Weekly Pulse: Public Option on Life Support

Will healthcare reform include a public health insurance option? President Obama campaigned on that promise, but over the past week he repeatedly signaled that he isn't willing to fight for it.

Will healthcare reform include a public health insurance plan to
compete with private health insurance? President Obama campaigned on
the promise of a public option, but over the past week he and his top
advisers have repeatedly signaled that they aren’t willing to fight for
it.

On Saturday, Obama
told a town hall meeting in Colorado: "Whether we have it or we don’t
have it, [the public option] is not the entirety of health care reform.
This is just one sliver of it, one aspect of it."

"I don’t understand why the left of the left has decided that this is their Waterloo," an unnamed senior White House official gripes in this morning’s Washington Post.

The White House is sorely mistaken if it thinks that the public
option belongs in the "nice but not necessary" category. Josh Holland
of AlterNet explains why the public option is the pillar of healthcare reform. Without it, there’s little hope of containing costs or reigning in the power of insurance companies:

It may be just one "aspect" of health
reform, but without it, the legislation promises to be a massive
rip-off; a taxpayer give-away of hundreds of billions of dollars to an
unreformed ‘disease care’ industry.

The industry would get millions of new
customers thanks to generous government subsidies and a law requiring
that (almost) everyone carry insurance.
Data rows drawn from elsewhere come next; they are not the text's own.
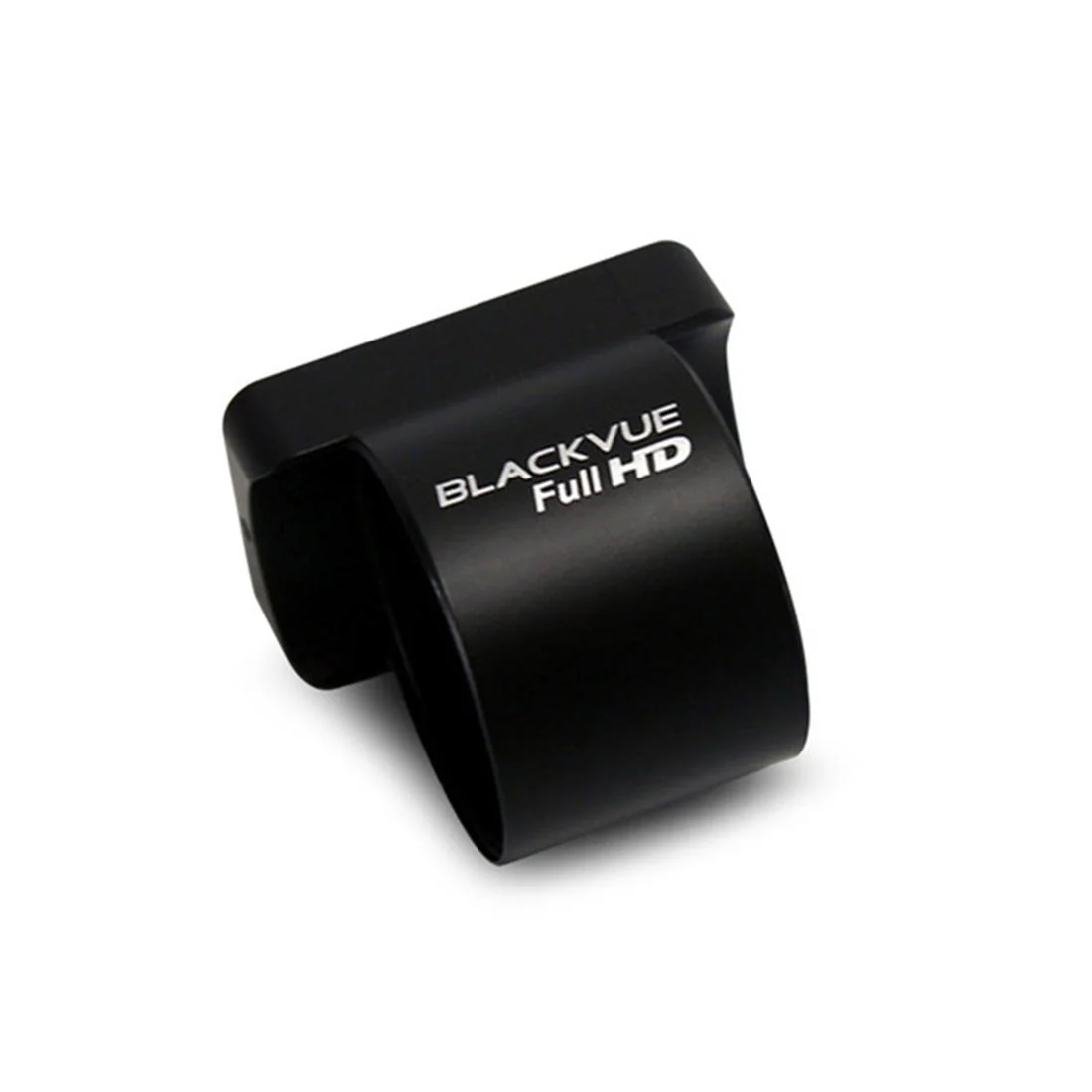 BlackVue RM-75 Rear Mounting Bracket for DR750S/DR900S Series (RM75) - Image 3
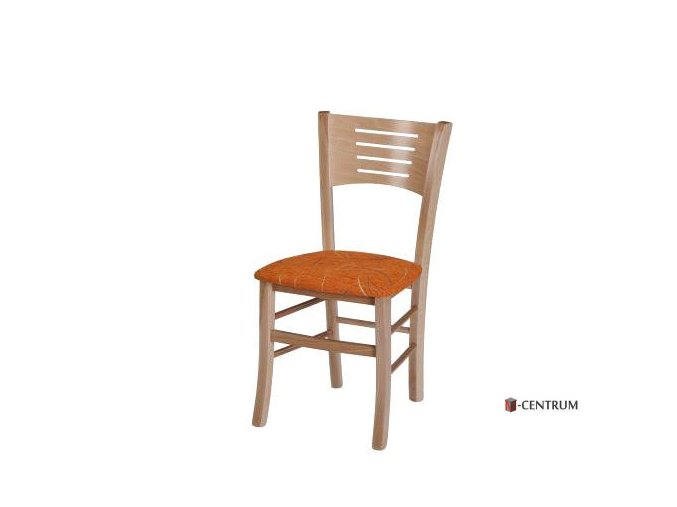 židle Atala látka
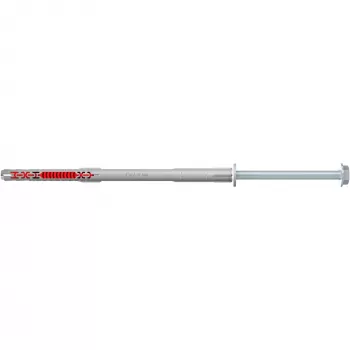 Fischer DuoXpand 10x230 FUS 50 gab.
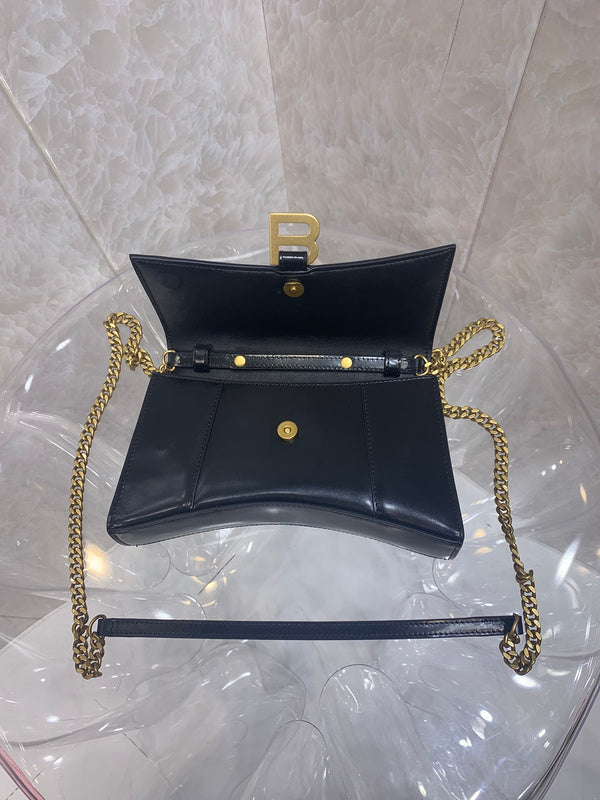 Glamy - BG Bags - 1455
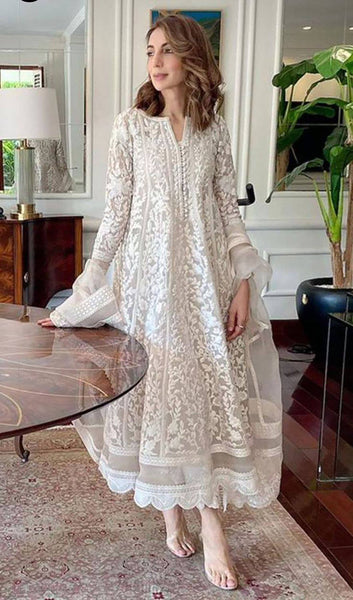 Top 100+ Kurtis for Summer Weddings: Stay Stylish in the Heat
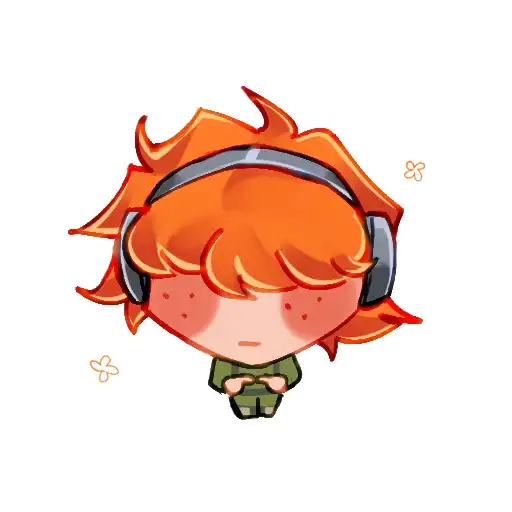 Брифер солнце preview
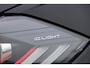 Volkswagen Polo 2.0 TSI GTI Edition 25 207pk DSG7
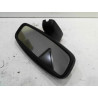 RETROVISEUR INTERIEUR PEUGEOT 307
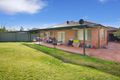 Property photo of 34 Albion Avenue Merrylands NSW 2160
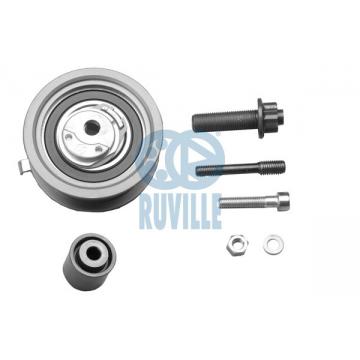 Kit distributie Volkswagen Passat, A4 -2000 1.9 diesel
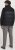 Jack & Jones MOON Bodywarmer Black - Giubbotti - Giubbotti Uomo Taglie Forti
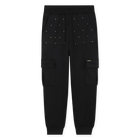 Agasalho esportivo MICHAEL KORS 
                    GIRL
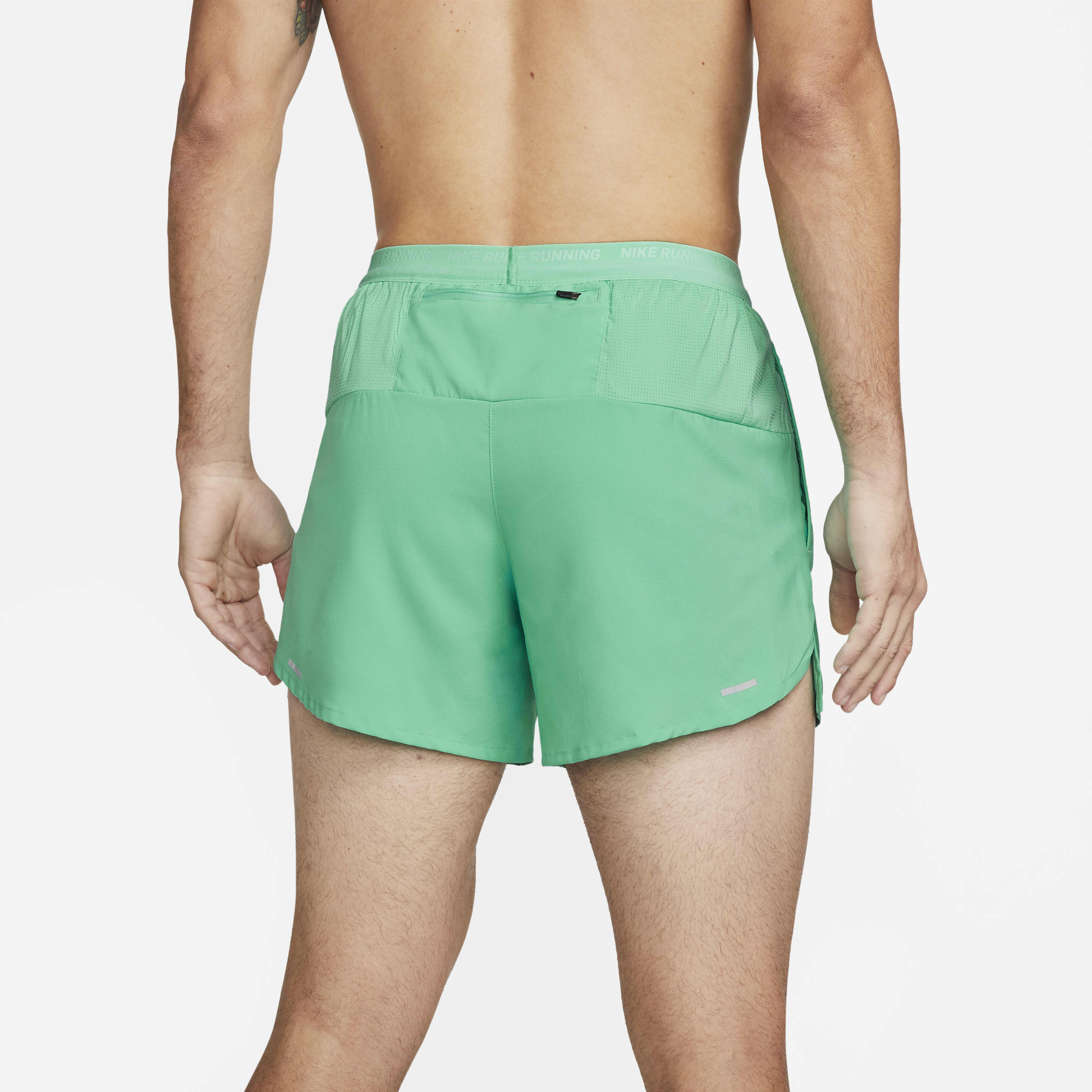 Nike Stride image number 2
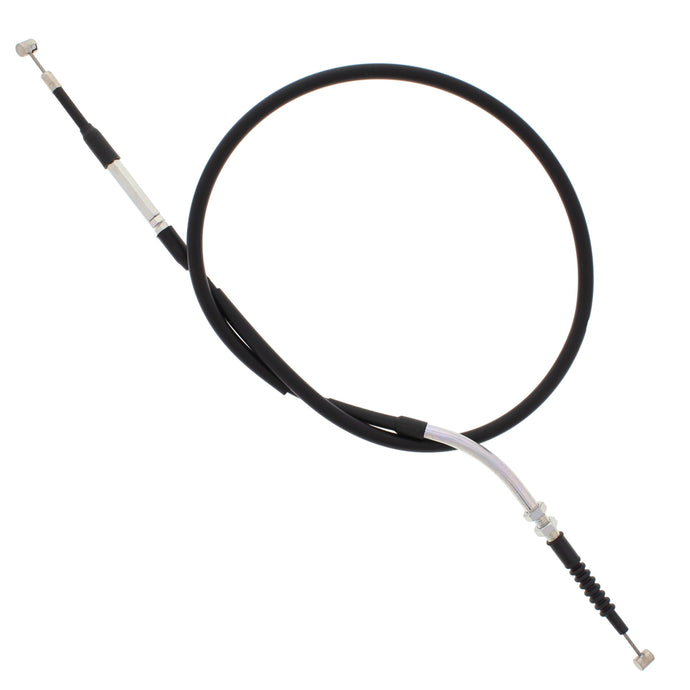 All Balls Clutch Cable For Kawasaki KX450F 2009-2015 45-2080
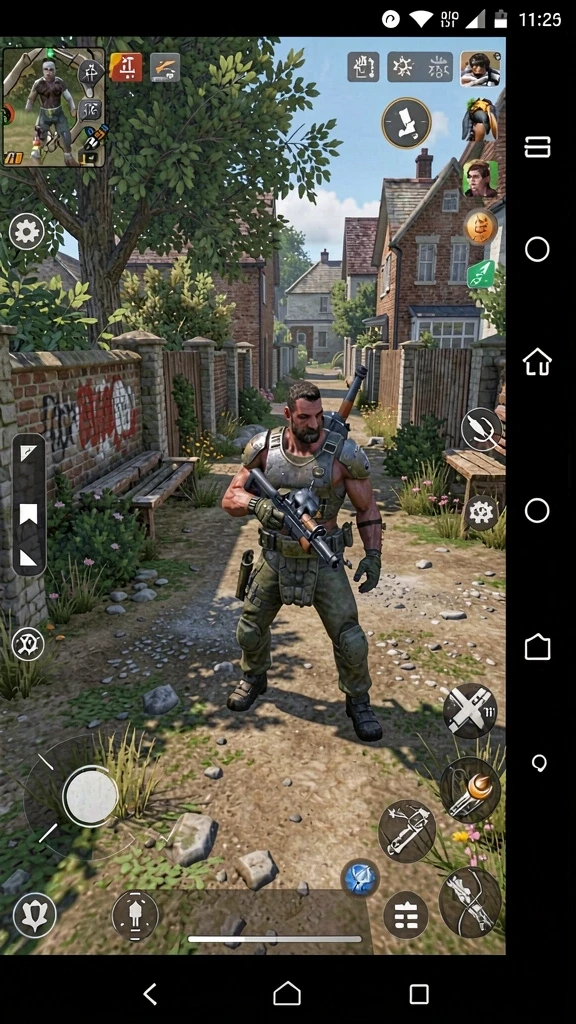 Screenshot filter303 nomor 3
And that windfall would come
without the structural changes needed to bend the medical "cost curve"
in years to come – without any provisions that might endanger the
industry’s bottom line.

In Salon, Robert Reich agrees. Competition between private insurance companies and the public option is the only hope to controlling costs.
A public plan could bargain with providers to reduce costs and pass the
savings on to taxpayers. The private insurance industry would have to
slash its prices to compete.

Without a public option, "reform" would likely involve subsidies to
private insurance companies, temporarily dulling the pain as premiums
rise unchecked. That’s the worst of both worlds.

Progressives shouldn’t be surprised at the White House’s
noncommittal stance, though. Obama campaigned on a public option, but
he has always framed it a darned good idea, not as a non-negotiable
demand.

Why is it so difficult
to get a healthcare bill through the Senate with the supposedly
filibuster-proof majority? The simple answer is that the Dems need 100%
of their delegation to cooperate in order to break a filibuster. So,
the Democrats have 60 seats in the Senate but no way to advance their
agenda without capitulating to the conservative Blue Dogs. The
Republicans can be counted on to filibuster whatever the Democrats come
up with. Which means that conservative Democrats like Sen. Max Baucus
(D-Mont.) hold the balance of power.

As Ari Melber of The Nation explains, Baucus and his Republican counterpart Sen. Chuck Grassley (R-Iowa) also rule over the powerful and conservative Senate Finance Committee, which has been tasked with writing the Senate version of the healthcare bill.

Also in The Nation, Tom Geoghegan argues that it’s time to break the stranglehold by abolishing the procedural filibuster.
Unlimited debate in the Senate is enshrined in the constitution. In an
old school filibuster, senators simply refuse to shut up until the
session ends and the bill dies without a vote. In 1975, a group of
liberals wrote a rule of Senate procedure that effectively allows
senators to "filibuster" simply by saying they want to. In the old
days, a filibuster was a grueling public ordeal. Senators slept on cots
and spelled each other off. Today, "filibustering" means signing a
form. It’s private, easy and cost-free. The Republicans can, and will,
filibuster all major Democratic legislation without having to stand in
public and risk being branded as obstructionists.

As a result, 60 is the new 50 in the Senate. Since it’s just a rule,
the procedural filibuster could be abolished by a simple majority vote.
Friends of the filibuster defend it as a bulwark against tyranny.
Abolishing the procedural filibuster would discourage frivolous
obstructionism, but keep the old school filibuster for cases when
legislators actually care enough to lose sleep over it.

Ever wonder why the strongest public option, single-payer, was never
on the table? Maybe because even the strongest proponents of the public
plan are taking money from the insurance and biomedical industries. Mother Jones Rachel Morris wants to know why UNITEDHealth consultant Tom Daschle
was on Meet the Press Sunday. A former Democratic senator, Daschle is a
senior adviser to Obama on healthcare reform and a leading advocate of
a public plan. However, he recently resumed a private consulting
arrangement with UNITEDHealth, America’s largest health insurer.  Even
public plan champion Howard Dean
is a strategic adviser on healthcare policy to the lobby firm of
McKenna, Long, and Aldridge. Dean won’t disclose his clients, but
McKenna represents a number of clients in the biomedical and health
science industries.

The prospects of a public option are dimming, but not necessarily
because of any rapid about-face by the White House. The Senate bill is
in the hands of the Blue Dogs, who say they won’t have legislation
until November. Obama won’t put the screws to the Blue Dogs, but
there’s still plenty of time to for citizens to make their voices heard.